What to work on: Reproduce all of the records below word for word, leaving out the pictures.

Task input:
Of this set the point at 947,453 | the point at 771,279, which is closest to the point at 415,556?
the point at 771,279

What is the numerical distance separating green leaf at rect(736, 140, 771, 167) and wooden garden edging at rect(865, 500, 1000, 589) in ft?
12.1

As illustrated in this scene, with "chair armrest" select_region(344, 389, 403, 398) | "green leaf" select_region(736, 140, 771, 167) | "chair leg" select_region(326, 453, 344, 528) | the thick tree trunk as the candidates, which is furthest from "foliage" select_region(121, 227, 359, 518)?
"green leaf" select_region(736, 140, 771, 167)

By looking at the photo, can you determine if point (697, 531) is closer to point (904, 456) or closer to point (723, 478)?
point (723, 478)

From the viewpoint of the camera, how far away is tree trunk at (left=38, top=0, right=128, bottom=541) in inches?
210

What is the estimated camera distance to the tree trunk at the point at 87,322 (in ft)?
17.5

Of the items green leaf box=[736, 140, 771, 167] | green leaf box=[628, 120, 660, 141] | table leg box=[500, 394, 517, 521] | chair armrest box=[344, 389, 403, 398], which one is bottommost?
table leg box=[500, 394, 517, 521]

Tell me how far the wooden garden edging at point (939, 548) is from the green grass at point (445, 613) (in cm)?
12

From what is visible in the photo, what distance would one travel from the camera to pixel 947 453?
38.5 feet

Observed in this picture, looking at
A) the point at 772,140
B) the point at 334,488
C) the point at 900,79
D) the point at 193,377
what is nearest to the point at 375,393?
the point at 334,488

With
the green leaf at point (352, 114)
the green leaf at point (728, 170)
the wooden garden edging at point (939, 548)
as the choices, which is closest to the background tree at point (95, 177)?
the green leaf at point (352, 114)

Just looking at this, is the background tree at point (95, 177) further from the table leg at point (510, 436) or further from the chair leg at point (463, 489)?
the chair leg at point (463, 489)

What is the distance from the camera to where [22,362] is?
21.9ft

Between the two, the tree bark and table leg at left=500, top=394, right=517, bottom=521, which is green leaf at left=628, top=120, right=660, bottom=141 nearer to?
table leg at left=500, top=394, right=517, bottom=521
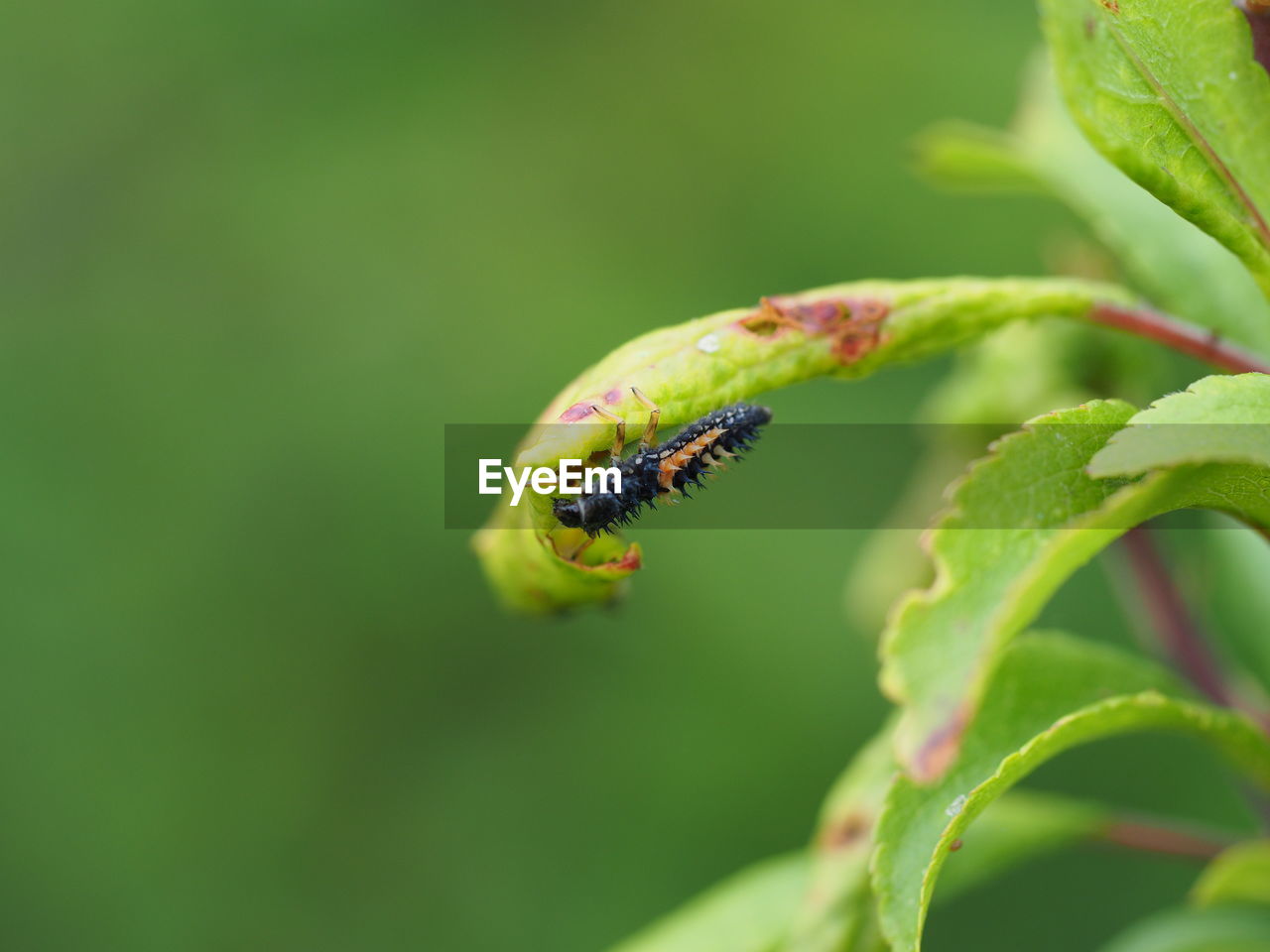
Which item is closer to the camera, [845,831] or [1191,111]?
[1191,111]

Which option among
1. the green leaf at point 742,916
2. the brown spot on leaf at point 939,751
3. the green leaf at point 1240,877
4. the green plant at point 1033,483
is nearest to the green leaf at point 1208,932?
the green plant at point 1033,483

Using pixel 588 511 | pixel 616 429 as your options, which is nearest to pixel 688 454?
pixel 588 511

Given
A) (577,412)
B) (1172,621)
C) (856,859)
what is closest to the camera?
(577,412)

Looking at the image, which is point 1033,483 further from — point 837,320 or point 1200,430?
point 837,320

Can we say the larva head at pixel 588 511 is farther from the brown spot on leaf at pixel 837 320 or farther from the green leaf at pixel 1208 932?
the green leaf at pixel 1208 932

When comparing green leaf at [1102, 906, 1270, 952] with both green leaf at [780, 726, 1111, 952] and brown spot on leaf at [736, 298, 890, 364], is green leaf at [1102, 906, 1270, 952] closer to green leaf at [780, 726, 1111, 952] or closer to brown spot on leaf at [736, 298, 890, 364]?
green leaf at [780, 726, 1111, 952]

In response:
Of this set the point at 947,453 | the point at 771,279, which is closest to the point at 415,556?
the point at 771,279

What is the numerical distance separating green leaf at rect(736, 140, 771, 167) and wooden garden edging at rect(865, 500, 1000, 589) in ft?
12.1

As illustrated in this scene, with "chair armrest" select_region(344, 389, 403, 398) | "green leaf" select_region(736, 140, 771, 167) | "chair leg" select_region(326, 453, 344, 528) | the thick tree trunk as the candidates, which is furthest from "foliage" select_region(121, 227, 359, 518)?
"green leaf" select_region(736, 140, 771, 167)

By looking at the photo, can you determine if point (697, 531) is closer to point (904, 456) or closer to point (723, 478)?
point (723, 478)

From the viewpoint of the camera, how far away is tree trunk at (left=38, top=0, right=128, bottom=541) in inches?
210

What is the estimated camera distance to the tree trunk at the point at 87,322 (in ft)?
17.5

Of the items green leaf box=[736, 140, 771, 167] | green leaf box=[628, 120, 660, 141] | table leg box=[500, 394, 517, 521] | chair armrest box=[344, 389, 403, 398], which one is bottommost?
table leg box=[500, 394, 517, 521]

Tell me how far the wooden garden edging at point (939, 548) is from the green grass at point (445, 613) (in cm)?
12

From what is visible in the photo, what distance would one travel from the camera to pixel 947 453?
38.5 feet

Observed in this picture, looking at
A) the point at 772,140
B) the point at 334,488
C) the point at 900,79
D) the point at 193,377
what is nearest to the point at 375,393?
the point at 334,488

With
the green leaf at point (352, 114)
the green leaf at point (728, 170)
the wooden garden edging at point (939, 548)
as the choices, which is closest to the background tree at point (95, 177)?
the green leaf at point (352, 114)

Just looking at this, is the background tree at point (95, 177) further from the table leg at point (510, 436) or further from the chair leg at point (463, 489)?
the chair leg at point (463, 489)

What is the distance from the camera to where [22,362] is?
21.9ft

Between the two, the tree bark and table leg at left=500, top=394, right=517, bottom=521, which is green leaf at left=628, top=120, right=660, bottom=141 nearer to?
table leg at left=500, top=394, right=517, bottom=521
Which item is closer to the camera, [845,831] or [1191,111]?
[1191,111]

Which option among
1. the green leaf at point 742,916
2. the brown spot on leaf at point 939,751
3. the green leaf at point 1240,877
4. the green plant at point 1033,483
is nearest to the green leaf at point 1208,932?
the green plant at point 1033,483

Using pixel 588 511 | pixel 616 429 as your options, which is nearest to pixel 688 454?
pixel 588 511

Given
A) (577,412)
B) (1172,621)
C) (856,859)
what is closest to the camera?
(577,412)

Looking at the image, which is point 1033,483 further from — point 837,320 or point 1200,430?
point 837,320

Can we say the larva head at pixel 588 511 is farther from the brown spot on leaf at pixel 837 320 or farther from the green leaf at pixel 1208 932?
the green leaf at pixel 1208 932

When comparing green leaf at [1102, 906, 1270, 952] with both green leaf at [780, 726, 1111, 952] and brown spot on leaf at [736, 298, 890, 364], is green leaf at [1102, 906, 1270, 952] closer to green leaf at [780, 726, 1111, 952] or closer to brown spot on leaf at [736, 298, 890, 364]?
green leaf at [780, 726, 1111, 952]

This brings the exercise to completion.